Woodson lovingly recalls Baldwin’s novel “If Beale Street Could Talk," an intimate love story set in 1960s Harlem that’s caught up in both the racial politics of the era and the failure of the criminal justice system.
This transcript has been lightly edited for clarity.
The book I'd like to recommend is "If Beale Street Could Talk" by James Baldwin, which is one of the early books I read about a teenage couple coming of age in Harlem in the 1960s.
James Baldwin is brilliant and I've read everything he's written. But there was something about this story — the story of Tish and Lonny, and they're trying to get out of their lives into a better place, and the way the world kind of keeps them from doing this — is at once heartbreaking and beautiful and brilliant.

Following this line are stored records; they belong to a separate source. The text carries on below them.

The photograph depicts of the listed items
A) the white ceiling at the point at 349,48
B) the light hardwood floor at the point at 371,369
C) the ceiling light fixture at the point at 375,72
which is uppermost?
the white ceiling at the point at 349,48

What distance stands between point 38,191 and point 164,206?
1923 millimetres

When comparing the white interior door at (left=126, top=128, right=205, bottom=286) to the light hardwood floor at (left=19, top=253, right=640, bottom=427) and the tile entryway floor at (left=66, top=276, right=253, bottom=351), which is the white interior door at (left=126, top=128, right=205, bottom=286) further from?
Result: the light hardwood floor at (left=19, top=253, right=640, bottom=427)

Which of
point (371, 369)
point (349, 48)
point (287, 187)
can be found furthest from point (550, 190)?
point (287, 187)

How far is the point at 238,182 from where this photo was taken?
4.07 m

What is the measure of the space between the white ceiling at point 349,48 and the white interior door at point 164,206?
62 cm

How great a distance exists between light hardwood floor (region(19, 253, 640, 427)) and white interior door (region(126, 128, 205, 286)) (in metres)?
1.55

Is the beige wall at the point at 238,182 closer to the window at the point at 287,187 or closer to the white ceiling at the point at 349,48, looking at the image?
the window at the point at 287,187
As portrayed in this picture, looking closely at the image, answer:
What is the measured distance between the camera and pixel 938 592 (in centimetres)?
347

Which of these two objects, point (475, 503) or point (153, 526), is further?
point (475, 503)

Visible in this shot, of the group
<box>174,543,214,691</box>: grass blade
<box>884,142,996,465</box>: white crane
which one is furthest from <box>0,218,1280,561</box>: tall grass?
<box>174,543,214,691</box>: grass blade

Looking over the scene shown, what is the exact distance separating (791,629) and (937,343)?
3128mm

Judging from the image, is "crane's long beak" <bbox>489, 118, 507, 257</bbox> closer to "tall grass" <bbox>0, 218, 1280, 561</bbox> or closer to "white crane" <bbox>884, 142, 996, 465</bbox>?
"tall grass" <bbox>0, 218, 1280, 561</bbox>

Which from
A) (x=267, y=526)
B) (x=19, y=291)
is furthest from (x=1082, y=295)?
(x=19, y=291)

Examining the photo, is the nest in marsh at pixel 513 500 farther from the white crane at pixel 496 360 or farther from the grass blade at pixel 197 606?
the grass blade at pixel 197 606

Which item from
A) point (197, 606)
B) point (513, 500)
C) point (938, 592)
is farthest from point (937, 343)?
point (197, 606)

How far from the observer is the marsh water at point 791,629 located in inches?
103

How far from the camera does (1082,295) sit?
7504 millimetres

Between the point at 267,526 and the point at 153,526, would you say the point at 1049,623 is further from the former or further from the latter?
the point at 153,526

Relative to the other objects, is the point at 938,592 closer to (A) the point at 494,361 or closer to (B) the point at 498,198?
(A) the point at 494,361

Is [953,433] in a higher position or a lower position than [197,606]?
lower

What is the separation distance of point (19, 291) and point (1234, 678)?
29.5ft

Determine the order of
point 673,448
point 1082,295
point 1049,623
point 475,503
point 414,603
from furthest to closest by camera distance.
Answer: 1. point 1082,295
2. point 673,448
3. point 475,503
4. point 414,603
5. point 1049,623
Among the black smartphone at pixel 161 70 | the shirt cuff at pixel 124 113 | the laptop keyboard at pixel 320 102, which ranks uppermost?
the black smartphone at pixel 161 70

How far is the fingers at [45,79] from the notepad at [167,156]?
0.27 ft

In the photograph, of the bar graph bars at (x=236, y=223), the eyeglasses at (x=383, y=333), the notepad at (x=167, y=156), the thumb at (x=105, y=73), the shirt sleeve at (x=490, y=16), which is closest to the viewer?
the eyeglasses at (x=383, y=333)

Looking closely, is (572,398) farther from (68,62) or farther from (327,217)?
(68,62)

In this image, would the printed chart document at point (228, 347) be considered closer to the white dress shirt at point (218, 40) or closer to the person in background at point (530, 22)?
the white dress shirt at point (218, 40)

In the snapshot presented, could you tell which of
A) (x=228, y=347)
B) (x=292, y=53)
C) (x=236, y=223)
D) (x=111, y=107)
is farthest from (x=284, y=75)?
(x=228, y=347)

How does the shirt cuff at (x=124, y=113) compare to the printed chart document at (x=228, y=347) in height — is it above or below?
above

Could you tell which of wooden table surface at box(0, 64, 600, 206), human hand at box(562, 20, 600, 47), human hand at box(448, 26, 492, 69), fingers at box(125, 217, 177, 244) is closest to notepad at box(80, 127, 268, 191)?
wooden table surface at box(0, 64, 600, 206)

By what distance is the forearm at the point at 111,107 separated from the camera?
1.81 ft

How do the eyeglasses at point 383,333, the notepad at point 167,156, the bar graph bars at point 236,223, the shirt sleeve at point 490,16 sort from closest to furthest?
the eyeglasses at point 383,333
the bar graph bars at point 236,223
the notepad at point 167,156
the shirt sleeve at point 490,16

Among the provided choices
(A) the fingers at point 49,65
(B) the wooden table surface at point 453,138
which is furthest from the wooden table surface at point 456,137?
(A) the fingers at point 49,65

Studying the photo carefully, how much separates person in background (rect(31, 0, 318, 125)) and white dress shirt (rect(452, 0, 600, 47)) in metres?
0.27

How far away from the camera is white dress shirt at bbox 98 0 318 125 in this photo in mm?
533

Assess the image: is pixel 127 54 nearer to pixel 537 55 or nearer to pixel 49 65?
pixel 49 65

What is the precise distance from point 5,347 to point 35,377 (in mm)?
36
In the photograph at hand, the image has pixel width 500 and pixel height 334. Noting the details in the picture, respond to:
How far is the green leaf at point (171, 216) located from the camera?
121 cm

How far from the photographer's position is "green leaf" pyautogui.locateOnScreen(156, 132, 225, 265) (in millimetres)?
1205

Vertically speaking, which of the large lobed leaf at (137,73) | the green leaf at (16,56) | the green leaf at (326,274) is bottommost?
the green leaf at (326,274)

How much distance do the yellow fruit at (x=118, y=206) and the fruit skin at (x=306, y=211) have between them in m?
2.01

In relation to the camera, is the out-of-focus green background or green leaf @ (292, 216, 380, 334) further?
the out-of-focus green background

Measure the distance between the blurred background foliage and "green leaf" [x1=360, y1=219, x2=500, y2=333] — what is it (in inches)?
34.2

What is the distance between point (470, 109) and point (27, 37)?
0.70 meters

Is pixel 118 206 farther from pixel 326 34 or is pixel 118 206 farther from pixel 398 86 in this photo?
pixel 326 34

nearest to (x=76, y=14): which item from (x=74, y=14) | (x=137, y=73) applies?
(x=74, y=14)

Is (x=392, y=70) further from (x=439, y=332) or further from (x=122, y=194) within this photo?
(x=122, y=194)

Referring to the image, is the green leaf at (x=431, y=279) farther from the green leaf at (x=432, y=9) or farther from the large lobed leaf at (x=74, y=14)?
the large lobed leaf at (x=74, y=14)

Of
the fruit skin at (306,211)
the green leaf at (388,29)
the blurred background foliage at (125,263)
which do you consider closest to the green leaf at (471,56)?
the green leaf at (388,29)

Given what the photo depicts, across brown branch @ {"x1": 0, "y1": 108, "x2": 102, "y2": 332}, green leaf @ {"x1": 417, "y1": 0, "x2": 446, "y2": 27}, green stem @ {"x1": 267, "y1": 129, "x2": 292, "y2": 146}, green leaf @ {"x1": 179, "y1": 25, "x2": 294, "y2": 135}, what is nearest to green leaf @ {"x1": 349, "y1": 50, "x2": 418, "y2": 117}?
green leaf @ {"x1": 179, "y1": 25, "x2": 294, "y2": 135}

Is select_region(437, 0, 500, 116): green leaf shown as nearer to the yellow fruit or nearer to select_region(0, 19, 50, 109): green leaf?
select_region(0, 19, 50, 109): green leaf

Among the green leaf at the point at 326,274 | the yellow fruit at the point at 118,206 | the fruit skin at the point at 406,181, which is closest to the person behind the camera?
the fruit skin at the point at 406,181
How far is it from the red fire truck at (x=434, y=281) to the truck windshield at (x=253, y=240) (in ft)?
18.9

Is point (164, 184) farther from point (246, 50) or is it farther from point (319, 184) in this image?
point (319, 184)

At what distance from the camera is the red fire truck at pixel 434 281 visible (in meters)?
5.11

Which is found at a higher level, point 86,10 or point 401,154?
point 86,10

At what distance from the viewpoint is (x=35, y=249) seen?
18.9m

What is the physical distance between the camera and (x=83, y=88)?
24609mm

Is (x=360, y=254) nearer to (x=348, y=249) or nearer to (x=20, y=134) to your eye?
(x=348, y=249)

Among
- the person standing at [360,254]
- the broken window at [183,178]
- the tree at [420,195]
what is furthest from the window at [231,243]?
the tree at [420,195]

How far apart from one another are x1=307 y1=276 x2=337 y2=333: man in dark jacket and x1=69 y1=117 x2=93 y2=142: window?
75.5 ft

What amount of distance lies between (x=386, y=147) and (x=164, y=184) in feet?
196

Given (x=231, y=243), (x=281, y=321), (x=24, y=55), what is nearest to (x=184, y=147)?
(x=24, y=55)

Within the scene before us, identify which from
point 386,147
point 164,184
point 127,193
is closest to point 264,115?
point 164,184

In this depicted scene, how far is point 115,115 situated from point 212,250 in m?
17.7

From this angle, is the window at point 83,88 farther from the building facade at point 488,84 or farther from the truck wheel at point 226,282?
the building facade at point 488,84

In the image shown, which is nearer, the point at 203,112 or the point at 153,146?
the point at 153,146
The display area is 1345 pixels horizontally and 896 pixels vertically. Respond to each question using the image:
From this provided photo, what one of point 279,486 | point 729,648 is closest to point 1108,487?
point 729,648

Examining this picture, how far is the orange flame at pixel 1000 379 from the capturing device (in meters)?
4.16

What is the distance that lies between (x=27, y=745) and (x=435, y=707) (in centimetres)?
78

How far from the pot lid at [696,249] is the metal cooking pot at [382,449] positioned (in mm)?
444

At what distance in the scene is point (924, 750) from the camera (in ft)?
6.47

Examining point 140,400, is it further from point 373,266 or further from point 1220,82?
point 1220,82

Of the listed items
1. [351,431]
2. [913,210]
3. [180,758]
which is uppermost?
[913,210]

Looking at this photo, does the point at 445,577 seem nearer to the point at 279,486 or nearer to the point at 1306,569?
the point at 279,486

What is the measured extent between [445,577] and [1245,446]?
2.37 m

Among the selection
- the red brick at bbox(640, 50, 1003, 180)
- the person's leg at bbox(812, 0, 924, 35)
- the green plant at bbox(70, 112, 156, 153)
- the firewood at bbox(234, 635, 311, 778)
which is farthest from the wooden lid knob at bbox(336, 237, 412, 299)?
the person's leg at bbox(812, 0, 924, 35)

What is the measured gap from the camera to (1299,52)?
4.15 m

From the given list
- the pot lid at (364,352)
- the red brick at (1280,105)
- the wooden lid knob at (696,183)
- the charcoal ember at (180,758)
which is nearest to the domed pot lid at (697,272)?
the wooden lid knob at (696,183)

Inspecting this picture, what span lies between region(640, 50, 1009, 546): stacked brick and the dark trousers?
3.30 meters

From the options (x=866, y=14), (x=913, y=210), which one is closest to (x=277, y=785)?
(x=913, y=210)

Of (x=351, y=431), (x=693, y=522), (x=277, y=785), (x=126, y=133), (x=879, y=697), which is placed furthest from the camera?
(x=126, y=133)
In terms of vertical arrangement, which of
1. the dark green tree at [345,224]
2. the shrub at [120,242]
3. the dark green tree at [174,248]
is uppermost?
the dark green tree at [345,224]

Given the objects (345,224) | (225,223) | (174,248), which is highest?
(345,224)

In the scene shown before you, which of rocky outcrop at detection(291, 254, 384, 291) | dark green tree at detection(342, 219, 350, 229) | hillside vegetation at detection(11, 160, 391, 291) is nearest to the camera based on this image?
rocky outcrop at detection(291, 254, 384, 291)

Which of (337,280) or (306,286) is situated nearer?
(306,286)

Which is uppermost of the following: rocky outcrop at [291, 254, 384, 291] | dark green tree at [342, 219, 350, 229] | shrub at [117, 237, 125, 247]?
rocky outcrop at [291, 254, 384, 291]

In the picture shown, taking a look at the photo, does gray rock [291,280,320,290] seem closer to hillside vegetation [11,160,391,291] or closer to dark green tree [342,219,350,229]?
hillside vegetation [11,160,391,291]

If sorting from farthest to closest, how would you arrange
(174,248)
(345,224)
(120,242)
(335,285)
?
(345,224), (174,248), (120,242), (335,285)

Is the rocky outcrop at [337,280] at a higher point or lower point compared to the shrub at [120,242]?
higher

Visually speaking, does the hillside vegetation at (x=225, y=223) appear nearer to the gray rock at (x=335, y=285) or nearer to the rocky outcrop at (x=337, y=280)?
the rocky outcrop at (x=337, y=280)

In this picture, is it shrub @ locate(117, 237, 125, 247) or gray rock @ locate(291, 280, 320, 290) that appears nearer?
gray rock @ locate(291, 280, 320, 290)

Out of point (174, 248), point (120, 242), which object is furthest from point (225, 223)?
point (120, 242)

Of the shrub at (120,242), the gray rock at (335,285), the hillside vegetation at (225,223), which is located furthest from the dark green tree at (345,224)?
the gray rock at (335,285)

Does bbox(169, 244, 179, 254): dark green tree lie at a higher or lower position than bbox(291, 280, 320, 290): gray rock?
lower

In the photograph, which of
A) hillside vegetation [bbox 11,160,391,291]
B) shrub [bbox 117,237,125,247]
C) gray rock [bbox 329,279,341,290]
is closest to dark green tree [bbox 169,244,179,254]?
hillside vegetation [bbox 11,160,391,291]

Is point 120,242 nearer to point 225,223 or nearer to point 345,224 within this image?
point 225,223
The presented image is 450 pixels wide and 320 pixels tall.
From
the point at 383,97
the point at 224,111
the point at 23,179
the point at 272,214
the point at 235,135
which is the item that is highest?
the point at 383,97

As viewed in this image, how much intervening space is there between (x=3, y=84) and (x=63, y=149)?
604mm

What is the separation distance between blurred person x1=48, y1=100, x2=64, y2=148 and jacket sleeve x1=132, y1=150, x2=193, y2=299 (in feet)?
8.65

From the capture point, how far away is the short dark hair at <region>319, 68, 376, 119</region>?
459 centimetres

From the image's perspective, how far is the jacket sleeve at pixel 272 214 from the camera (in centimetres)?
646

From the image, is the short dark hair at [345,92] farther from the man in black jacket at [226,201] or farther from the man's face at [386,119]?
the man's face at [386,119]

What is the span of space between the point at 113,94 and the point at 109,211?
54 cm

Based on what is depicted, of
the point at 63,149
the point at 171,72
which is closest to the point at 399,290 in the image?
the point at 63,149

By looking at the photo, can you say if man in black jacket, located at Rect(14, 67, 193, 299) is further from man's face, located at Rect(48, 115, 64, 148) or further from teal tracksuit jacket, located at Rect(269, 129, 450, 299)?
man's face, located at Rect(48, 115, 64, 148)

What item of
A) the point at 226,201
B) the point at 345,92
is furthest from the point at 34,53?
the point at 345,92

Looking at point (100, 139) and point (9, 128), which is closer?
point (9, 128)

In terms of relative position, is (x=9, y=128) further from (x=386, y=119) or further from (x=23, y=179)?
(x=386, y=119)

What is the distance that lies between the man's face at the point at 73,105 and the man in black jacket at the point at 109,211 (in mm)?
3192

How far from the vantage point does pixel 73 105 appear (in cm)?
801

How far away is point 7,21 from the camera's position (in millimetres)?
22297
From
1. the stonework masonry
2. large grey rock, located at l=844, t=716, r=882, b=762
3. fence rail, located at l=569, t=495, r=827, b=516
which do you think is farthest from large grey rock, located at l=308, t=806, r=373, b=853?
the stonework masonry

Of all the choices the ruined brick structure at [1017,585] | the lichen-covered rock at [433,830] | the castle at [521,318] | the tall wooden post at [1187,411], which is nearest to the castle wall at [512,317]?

James Baldwin matters to me because he was a writer writing beautifully and politically. He was not navel gazing. He was constantly thinking about himself and the bigger world. He was writing about race. He was writing about gender. He was writing about sexuality. And he was writing beautifully about things that really mattered. He was engrossed in the world becoming a better place, especially for people of color. He was calling people on their stuff at a time when people weren't really doing that.
He was unafraid in a way that I [made me] feel like I want to grow up to be that. I want to be able to challenge and I want to be able to challenge lovingly. I just have this image of him, cigarette in hand, having a conversation that was challenging Dick Cavett on race.
His writing has done the same thing. His writing has been to the bones, bare and brilliant and honest in a way that I always thought "if I could grow up and write half as well as he does, then I'll be okay."